··· Contenu des données ···

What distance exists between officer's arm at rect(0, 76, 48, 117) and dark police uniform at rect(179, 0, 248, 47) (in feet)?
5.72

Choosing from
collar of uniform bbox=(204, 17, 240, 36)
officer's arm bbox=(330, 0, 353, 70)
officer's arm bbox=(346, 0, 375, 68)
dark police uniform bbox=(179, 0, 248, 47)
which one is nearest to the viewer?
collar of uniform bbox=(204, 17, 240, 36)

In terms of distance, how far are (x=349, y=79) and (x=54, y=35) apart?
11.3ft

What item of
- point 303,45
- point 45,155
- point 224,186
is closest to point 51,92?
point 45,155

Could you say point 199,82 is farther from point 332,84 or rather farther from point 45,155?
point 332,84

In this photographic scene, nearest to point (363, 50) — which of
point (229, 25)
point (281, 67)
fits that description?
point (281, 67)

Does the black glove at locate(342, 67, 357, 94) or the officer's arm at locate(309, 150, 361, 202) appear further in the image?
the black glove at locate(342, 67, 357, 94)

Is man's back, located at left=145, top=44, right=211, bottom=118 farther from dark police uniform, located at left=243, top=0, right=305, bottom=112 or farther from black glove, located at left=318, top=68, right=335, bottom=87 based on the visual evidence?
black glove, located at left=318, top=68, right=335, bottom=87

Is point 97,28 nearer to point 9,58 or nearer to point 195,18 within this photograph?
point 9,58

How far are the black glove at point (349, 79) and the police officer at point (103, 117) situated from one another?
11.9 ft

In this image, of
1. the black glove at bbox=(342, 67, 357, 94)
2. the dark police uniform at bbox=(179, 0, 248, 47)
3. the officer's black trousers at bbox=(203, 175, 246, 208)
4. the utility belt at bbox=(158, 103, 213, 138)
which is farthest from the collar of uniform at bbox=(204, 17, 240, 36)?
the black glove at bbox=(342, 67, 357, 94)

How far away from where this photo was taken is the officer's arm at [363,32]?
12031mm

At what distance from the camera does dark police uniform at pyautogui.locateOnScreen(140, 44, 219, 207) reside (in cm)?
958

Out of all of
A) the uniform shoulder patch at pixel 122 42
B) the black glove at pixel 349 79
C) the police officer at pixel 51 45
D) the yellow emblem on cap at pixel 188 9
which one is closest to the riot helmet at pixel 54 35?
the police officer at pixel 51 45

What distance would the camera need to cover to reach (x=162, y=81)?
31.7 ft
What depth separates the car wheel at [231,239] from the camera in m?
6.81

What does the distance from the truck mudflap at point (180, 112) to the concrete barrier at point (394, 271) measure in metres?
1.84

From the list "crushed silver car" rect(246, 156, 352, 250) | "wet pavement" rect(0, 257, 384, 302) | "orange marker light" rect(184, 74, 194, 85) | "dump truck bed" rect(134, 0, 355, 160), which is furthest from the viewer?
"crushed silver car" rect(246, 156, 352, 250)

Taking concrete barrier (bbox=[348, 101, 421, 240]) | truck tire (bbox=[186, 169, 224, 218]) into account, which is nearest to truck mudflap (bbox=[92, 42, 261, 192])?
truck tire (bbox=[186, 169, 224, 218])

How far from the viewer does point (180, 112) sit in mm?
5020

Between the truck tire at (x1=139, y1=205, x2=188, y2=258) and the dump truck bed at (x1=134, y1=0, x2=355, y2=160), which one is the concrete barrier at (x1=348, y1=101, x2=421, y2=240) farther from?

···

--- Consignes et exigences ---
Recopiez telles quelles les lignes du matériel ci-dessus, depuis celle qui contient "At what distance" jusqu'à la fin du matériel, les deux bornes comprises.

--- Réponse écrite ---
At what distance from the camera does dark police uniform at pyautogui.locateOnScreen(140, 44, 219, 207) reside (in cm)?
958

Out of all of
A) the uniform shoulder patch at pixel 122 42
B) the black glove at pixel 349 79
C) the police officer at pixel 51 45
D) the yellow emblem on cap at pixel 188 9
which one is closest to the riot helmet at pixel 54 35?
the police officer at pixel 51 45

What distance would the camera need to cover to reach (x=162, y=81)?
31.7 ft
What depth separates the car wheel at [231,239] from the camera in m?
6.81

What does the distance from the truck mudflap at point (180, 112) to the concrete barrier at point (394, 271) measure in metres?
1.84

From the list "crushed silver car" rect(246, 156, 352, 250) | "wet pavement" rect(0, 257, 384, 302) | "orange marker light" rect(184, 74, 194, 85) | "dump truck bed" rect(134, 0, 355, 160), which is furthest from the viewer?
"crushed silver car" rect(246, 156, 352, 250)

Taking concrete barrier (bbox=[348, 101, 421, 240]) | truck tire (bbox=[186, 169, 224, 218]) into account, which is nearest to truck mudflap (bbox=[92, 42, 261, 192])?
truck tire (bbox=[186, 169, 224, 218])

How far from the viewer does point (180, 112) sit in mm?
5020

Between the truck tire at (x1=139, y1=205, x2=188, y2=258) and the dump truck bed at (x1=134, y1=0, x2=355, y2=160), which one is the concrete barrier at (x1=348, y1=101, x2=421, y2=240) farther from?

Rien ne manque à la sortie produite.